-- begin PROVIDED INFORMATION --
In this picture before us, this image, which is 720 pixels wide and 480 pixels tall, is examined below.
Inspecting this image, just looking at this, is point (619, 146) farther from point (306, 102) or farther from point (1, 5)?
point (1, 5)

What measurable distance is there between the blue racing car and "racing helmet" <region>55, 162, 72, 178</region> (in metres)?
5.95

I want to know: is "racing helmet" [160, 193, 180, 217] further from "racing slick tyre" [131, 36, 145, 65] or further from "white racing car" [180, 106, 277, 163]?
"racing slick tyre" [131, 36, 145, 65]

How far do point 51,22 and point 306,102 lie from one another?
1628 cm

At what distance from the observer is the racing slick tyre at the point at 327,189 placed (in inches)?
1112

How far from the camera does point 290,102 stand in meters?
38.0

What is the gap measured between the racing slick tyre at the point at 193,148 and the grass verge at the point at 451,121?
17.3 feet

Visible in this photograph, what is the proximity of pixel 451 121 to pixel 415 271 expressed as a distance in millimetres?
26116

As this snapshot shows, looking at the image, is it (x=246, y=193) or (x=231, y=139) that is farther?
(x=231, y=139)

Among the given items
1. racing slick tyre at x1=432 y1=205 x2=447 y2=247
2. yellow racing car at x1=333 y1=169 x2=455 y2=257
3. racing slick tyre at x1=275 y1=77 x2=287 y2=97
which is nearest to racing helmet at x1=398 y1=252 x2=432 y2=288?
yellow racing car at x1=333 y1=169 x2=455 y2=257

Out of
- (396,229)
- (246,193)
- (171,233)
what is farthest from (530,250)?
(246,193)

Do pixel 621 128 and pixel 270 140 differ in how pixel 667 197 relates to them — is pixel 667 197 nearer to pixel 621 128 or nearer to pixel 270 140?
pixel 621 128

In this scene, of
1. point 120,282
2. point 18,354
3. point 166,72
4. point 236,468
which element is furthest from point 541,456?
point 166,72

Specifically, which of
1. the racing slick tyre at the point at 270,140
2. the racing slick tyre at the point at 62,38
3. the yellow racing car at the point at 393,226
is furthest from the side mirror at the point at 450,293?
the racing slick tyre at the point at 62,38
-- end PROVIDED INFORMATION --
> EXERCISE DETAILS
Convert the rows above into a JSON list of strings with one string per line, omitting blank lines.

> TASK RESULT
[
  "In this picture before us, this image, which is 720 pixels wide and 480 pixels tall, is examined below.",
  "Inspecting this image, just looking at this, is point (619, 146) farther from point (306, 102) or farther from point (1, 5)?",
  "point (1, 5)",
  "What measurable distance is there between the blue racing car and \"racing helmet\" <region>55, 162, 72, 178</region> (in metres)?",
  "5.95",
  "I want to know: is \"racing helmet\" [160, 193, 180, 217] further from \"racing slick tyre\" [131, 36, 145, 65] or further from \"white racing car\" [180, 106, 277, 163]?",
  "\"racing slick tyre\" [131, 36, 145, 65]",
  "How far do point 51,22 and point 306,102 lie from one another?",
  "1628 cm",
  "At what distance from the observer is the racing slick tyre at the point at 327,189 placed (in inches)?",
  "1112",
  "How far from the camera does point 290,102 stand in meters?",
  "38.0",
  "What is the gap measured between the racing slick tyre at the point at 193,148 and the grass verge at the point at 451,121?",
  "17.3 feet",
  "Visible in this photograph, what is the proximity of pixel 451 121 to pixel 415 271 expressed as a distance in millimetres?",
  "26116",
  "As this snapshot shows, looking at the image, is it (x=246, y=193) or (x=231, y=139) that is farther?",
  "(x=231, y=139)",
  "Among the given items",
  "1. racing slick tyre at x1=432 y1=205 x2=447 y2=247",
  "2. yellow racing car at x1=333 y1=169 x2=455 y2=257",
  "3. racing slick tyre at x1=275 y1=77 x2=287 y2=97",
  "which is nearest to racing helmet at x1=398 y1=252 x2=432 y2=288?",
  "yellow racing car at x1=333 y1=169 x2=455 y2=257",
  "Out of",
  "- (396,229)",
  "- (246,193)",
  "- (171,233)",
  "what is farthest from (530,250)?",
  "(246,193)",
  "Do pixel 621 128 and pixel 270 140 differ in how pixel 667 197 relates to them — is pixel 667 197 nearer to pixel 621 128 or nearer to pixel 270 140?",
  "pixel 621 128",
  "In this scene, of",
  "1. point 120,282",
  "2. point 18,354",
  "3. point 166,72",
  "4. point 236,468",
  "which element is furthest from point 541,456?",
  "point 166,72",
  "Specifically, which of",
  "1. the racing slick tyre at the point at 270,140",
  "2. the racing slick tyre at the point at 62,38",
  "3. the yellow racing car at the point at 393,226",
  "is furthest from the side mirror at the point at 450,293?",
  "the racing slick tyre at the point at 62,38"
]